15. Determine your own level of commitment
When you’re involved in any type of college relationship, you’re allowed to set your own rules and agree with your partner regarding your levels of commitment.
You two are the ones who need to determine whether it’s okay to see other people or you’re exclusive, whether you’ll try and plan a future together, and so on.
Whatever you do, make sure nobody limits your freedom.
This might be challenging to achieve because it is natural that you can’t behave the same when you’re taken and single, but on the other hand, you don’t want to spend all your Saturday nights in front of the TV with your partner during your entire college experience.
Also, please be careful about the promises you’re making.
Even though now you might be certain that the person next to you is your soulmate and that you two will end up together, the truth is that much will change during and especially after college.
Actually, the person you are as a college freshman and the person you become by your last year as a senior will probably be two completely different people.

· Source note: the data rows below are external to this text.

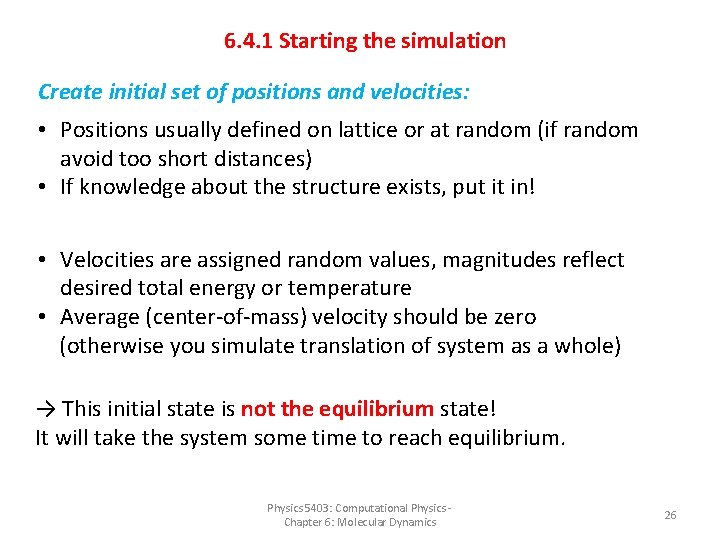 6.4.1 Starting the simulation

Create initial set of positions and velocities:

• Positions usually defined on lattice or at random (if random avoid too short distances)
• If knowledge about the structure exists, put it in!

• Velocities are assigned random values, magnitudes reflect desired total energy or temperature
• Average (center-of-mass) velocity should be zero (otherwise you simulate translation of system as a whole)

→ This initial state is not the equilibrium state!
It will take the system some time to reach equilibrium.

Physics5403: Computational Physics - Chapter 6: Molecular Dynamics

26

So, don’t give any false hopes, and don’t promise them marriage or a long-term relationship if that is something you can’t give.
Don’t commit above your possibilities, and be honest about your intentions.
16. Be prepared for failure
Basically, none of us would ever enter a relationship if we had the ability of knowing when and how it will end.
Instead, when you fall in love, you expect your romance to last forever, and the end is the last thing on your mind.
Even though I don’t want you to sentence your relationship to failure, you also have to be fully aware that something like that is highly likely.
You’re in a sensitive life period, your emotions change at the speed of light, and you’re in the process of becoming the person you should be.
So maybe both you and your partner are still not ready for a mature relationship. And you have to be aware of that fact.
Therefore, even if your relationship fails, don’t see it as the end of the world. Instead, observe it as a chance for a fresh start.
17. Spend time enjoying college life
Most importantly—please, have fun. Your college experience should be one of the most interesting periods of your life, and whatever you do, please enjoy every day of your college life to the fullest.
Okay, I’m not saying you should engage in risky sexual behavior or drink too much, but don’t be scared of trying new things.
Step out of your comfort zone, and don’t miss out on this precious experience just because you were too focused on one person only because if you do, I assure you that you’ll regret that decision forever.